PJ: My job in publishing is multi-faceted. I don’t know of anyone who has the exact position I have now. I am grateful that, by design, I’ve been able to contribute to my publishing house as the poetry editor, sales manager, and community and engagement manger. This is where the title Sales and Community Outreach Manager/Poetry Editor comes from. It’s a multi-layered position and I love many things about it. If I had to pick, the community engagement part feeds my creativity the most. I love talking to people about our books, sharing what we do with communities. It gives me ideas and helps me understand more about what people are interested in reading. I love talking with literary organizations, other publishers, and people in all levels of the arts about how to incorporate art into our everyday structures. After that, of course it’s the poetry part of my job. Seeing all the wonderful poetry manuscripts that come across my desk, overflowing in my email inbox, gives me hope and a lot of stamina to keep going and that despite the world’s upheaval, the artists constantly give us something to look forward to.

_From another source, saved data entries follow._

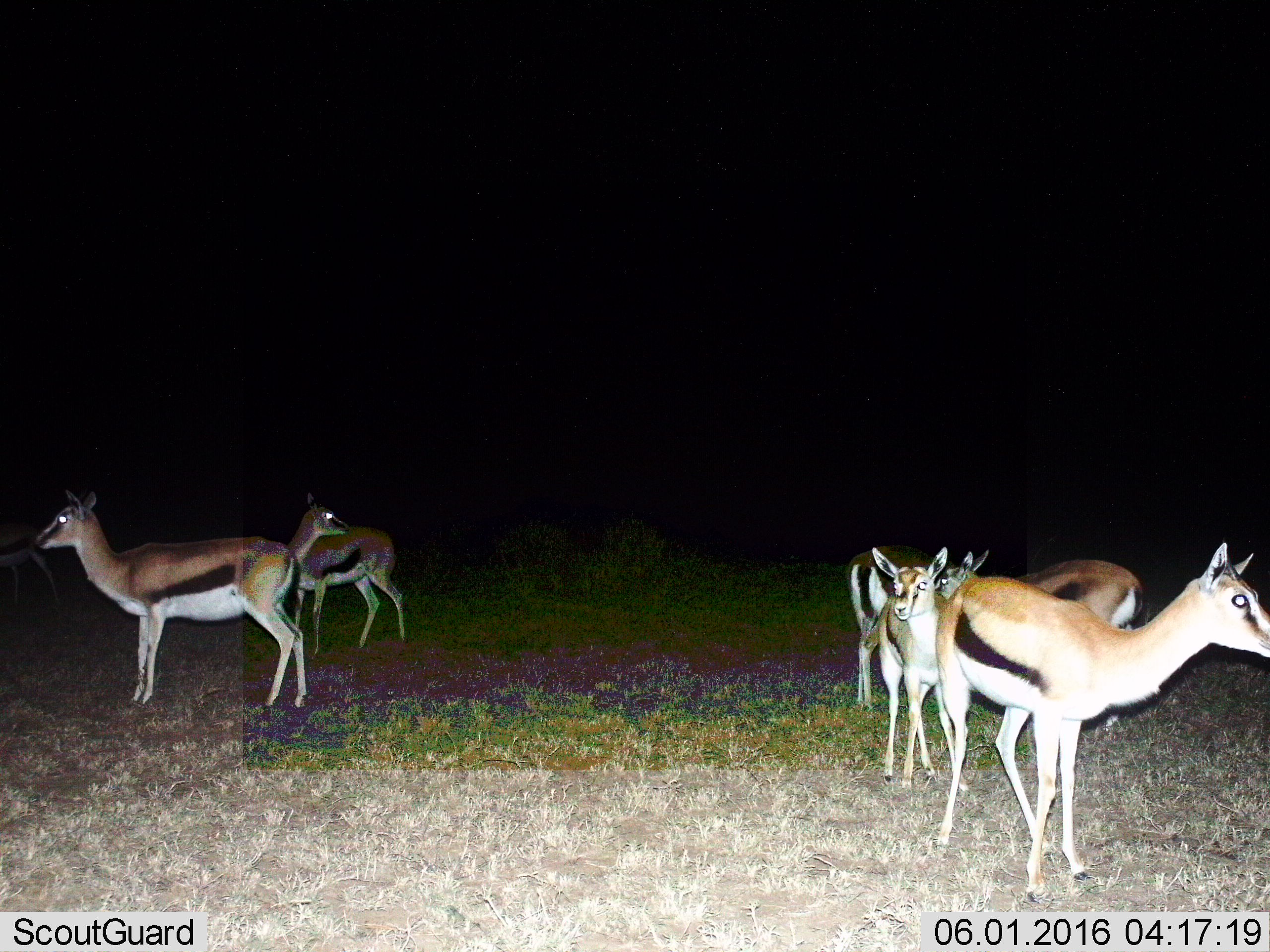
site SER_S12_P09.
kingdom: Animalia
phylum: Chordata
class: Mammalia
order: Artiodactyla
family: Bovidae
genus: Eudorcas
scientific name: Eudorcas thomsonii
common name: thomson's gazelle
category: gazellethomsons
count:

PARNESHIA JONES is the author of Vessel: Poems (Milkweed Editions), winner of the Midwest Book Award. After studying creative writing at Chicago State University, earning an MFA from Spalding University, and studying publishing at Yale University, Jones has been honored with the Gwendolyn Brooks Poetry Award, the Margaret Walker Short Story Award, and the Aquarius Press Legacy Award. Named one of the “25 Writers to Watch” by the Guild Complex and one of “Lit 50: Who Really Books in Chicago” by Newcity Magazine, her work has been anthologized in She Walks in Beauty: A Woman’s Journey Through Poems, edited by Caroline Kennedy and The Ringing Ear: Black Poets Lean South, edited by Nikky Finney; and featured on PBS Newshour, the Academy of American Poets, and espnW. A member of the Affrilachian Poets, she serves on the board of Cave Canem and Global Writes. She currently holds positions as Sales and Community Outreach Manager and Poetry Editor at Northwestern University Press. Parneshia lives in Chicago.

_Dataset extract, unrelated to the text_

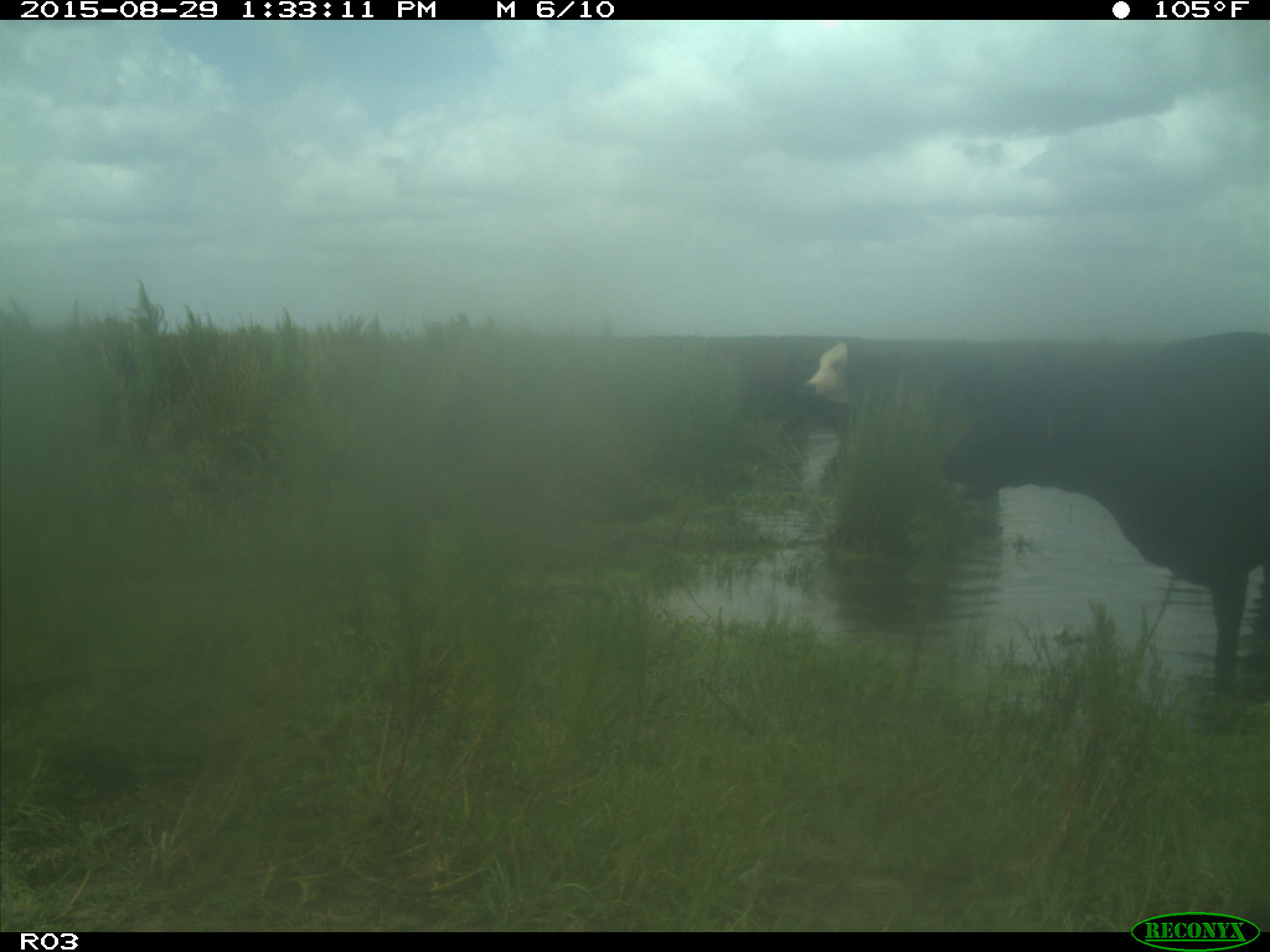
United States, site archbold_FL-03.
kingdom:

RYDER ZIEBARTH received an MFA in Creative Nonfiction from Vermont College of Fine Arts in 2016. She is the founder of the Cedar Ridge Writers Series of writing workshops. Her work has appeared in N MagazineThe New York TimesBrevityTiferet, and Assay, among other publications. Ryder works for the Nantucket Book Festival and is a former associate editor for Tiferet. She lives on Cedar Ridge Farm in rural New Jersey.